Ithaca Outdoor Smoking Ban

September 2nd, 2010 10:50

Ted Schiele is disappointed each time he enters the Tompkins County Human Services building and sees a person smoking outside the door, leaning against the sign “Tobacco Free” zone.

Schiele is a coordinator of Tobacco-Free Tompkins, which dispense the “T-Free” signs to any government, business or lessor who wants them. In majority cases they work. Private property owners implement their own rules and courteous smokers observe the signs, he said. Ithaca’s so long discussed outdoor smoking regulations came into effect Aug. 1.

According to the law anyone who is smoking in a smoke-free zone can be asked by a police officer to move away or put away the tobacco product. In case the smoker refuses, a first-offense ticket will constitute $75, a second $150 and $250 the third one.

outdoor smoking ban

The given changes will not hold the motivated smoker outside the services building, as it only comprises 25 feet around buildings and schools. But it for sure will prevent smoking in various places, as for example bus-stops, playing fields, city parks, and around all conservancy areas.

The council began to examine the law forbidding smoking in particular zones in 2007. That year the peer-reviewed research by Stanford University showed that “a person can be exposed to the same level of second-hand smoke outside and inside the building”, Alderman Eric Rosario stated. “That was a key player”.

In 2008 Rosario became the member of Common Council and very soon started to work with other council members on the law.
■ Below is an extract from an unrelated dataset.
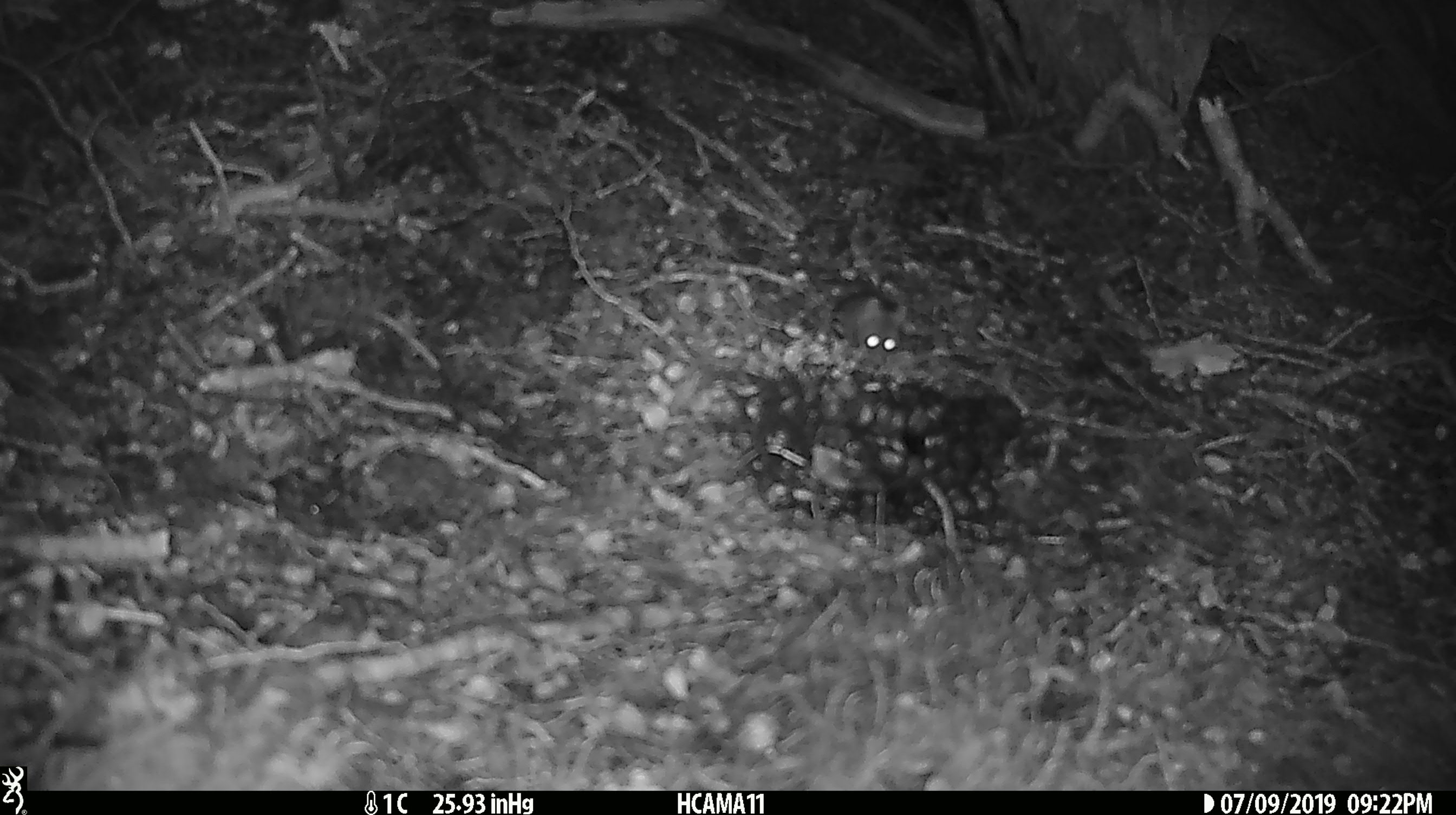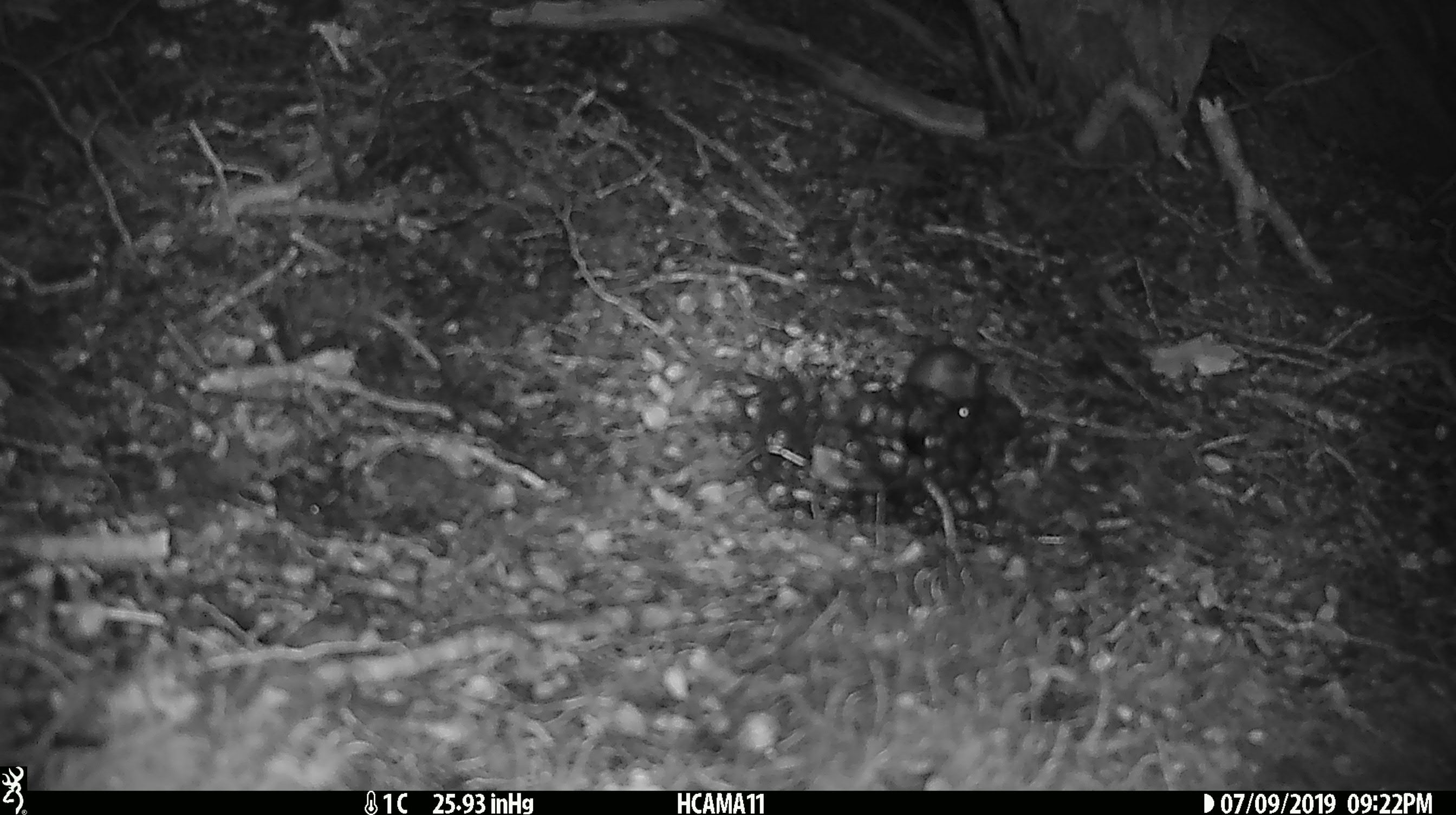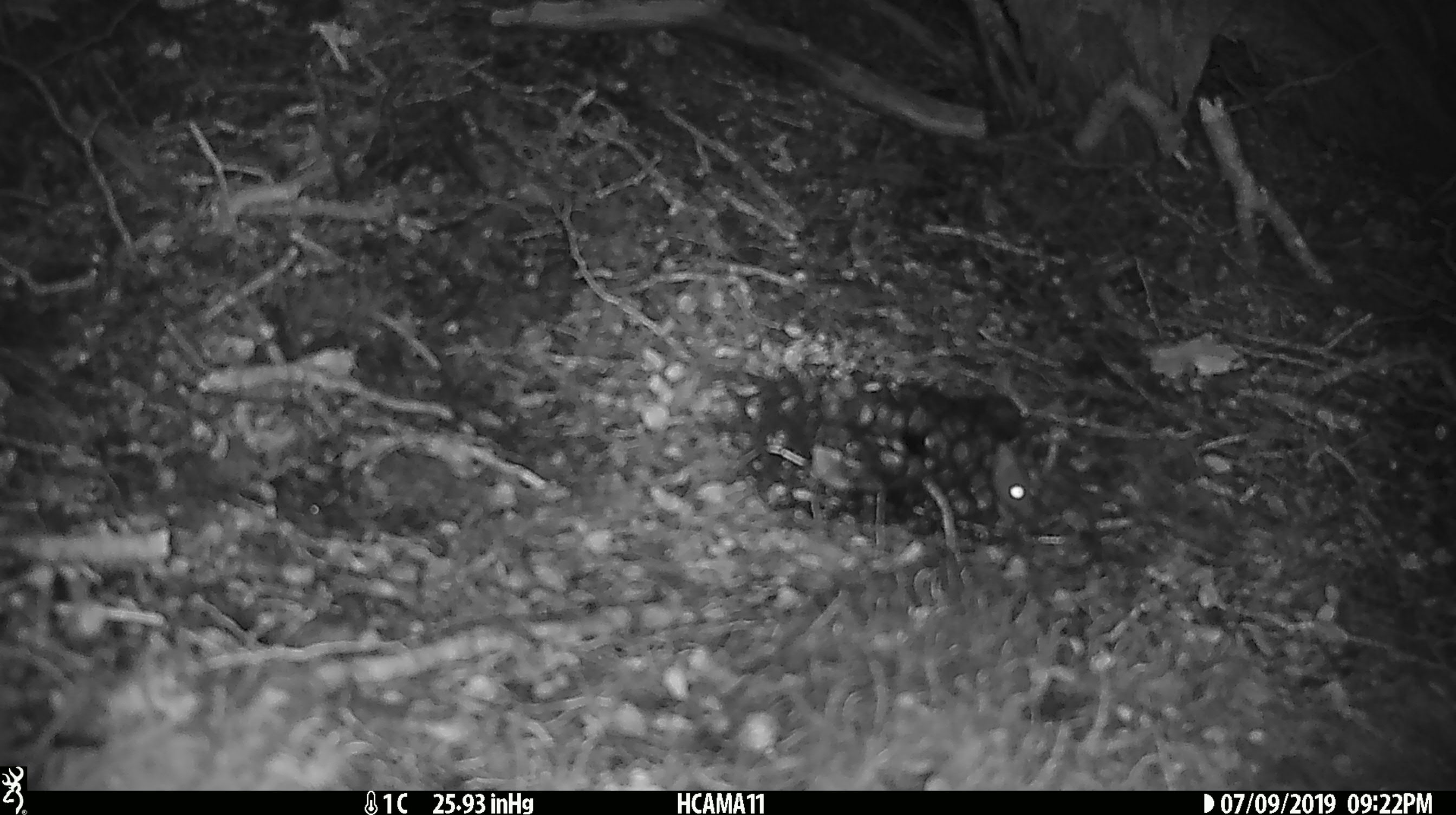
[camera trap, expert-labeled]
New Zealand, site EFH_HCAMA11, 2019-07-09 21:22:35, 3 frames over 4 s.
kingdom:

As stated the Surgeon General “there is no safe level of exposure to second-hand smoke and that the most efficient method to limit this exposure is to create smoke-free zones”.

The EPA (Environmental Protection Agency) named second-hand smoke as a “known human carcinogen,” as cigarette smoke comprises more than 100 toxic substances.
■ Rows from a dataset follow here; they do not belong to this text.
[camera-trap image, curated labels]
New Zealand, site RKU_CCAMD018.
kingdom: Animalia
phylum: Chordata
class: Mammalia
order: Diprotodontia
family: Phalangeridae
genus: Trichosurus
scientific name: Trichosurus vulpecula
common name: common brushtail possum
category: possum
Some members of the Common Council proposed to ban smoking on all public property, including road and sidewalks. But Rosario and his colleagues tried to achieve a balance that would be protective of public health and not increasing the number of people smoking indoors.

Smoking was also prohibited in the center of the Commons, but allowed on the edges of all three main entrances. Red signs painted on the ground mark the border showing that this is a smoke-free zone.
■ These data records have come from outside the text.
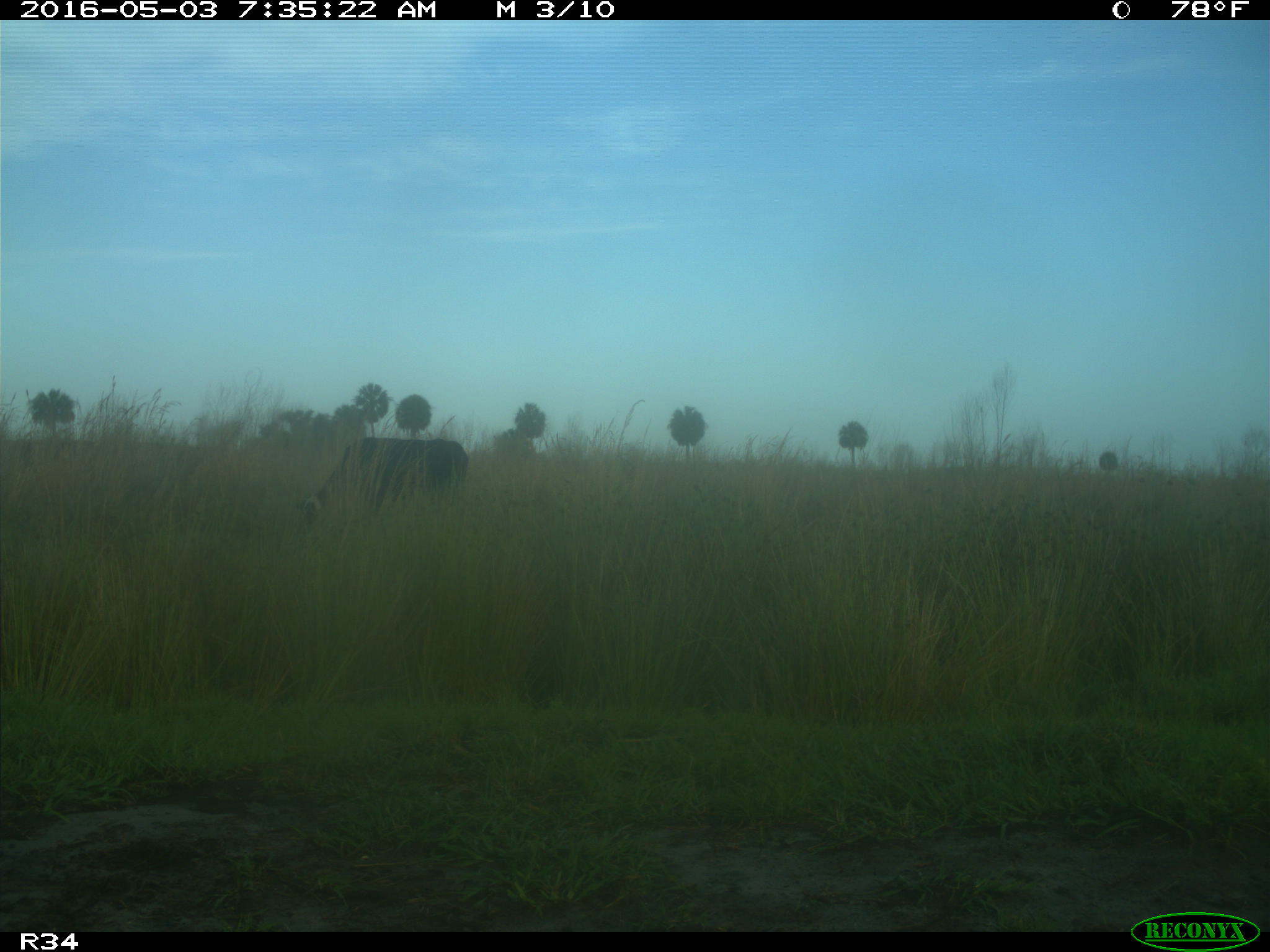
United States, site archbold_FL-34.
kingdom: Animalia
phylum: Chordata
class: Mammalia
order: Artiodactyla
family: Bovidae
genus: Bos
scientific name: Bos taurus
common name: domestic cow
According to data provided by the State Department of Health, there are more than 180 communities in New York that adopted the law prohibiting tobacco use at parks and municipal areas.

Ithaca wanted to be the first municipality in New York to adopt outdoor smoking rules, but Lansing did it earlier. According to survey realized by Schiele, 93.3 % of respondents think that smoking should be prohibited or restricted to particular zones at public playgrounds, 85.4 % think the same about public parks, and 81.7 % support smoking restrictions at public outdoor events.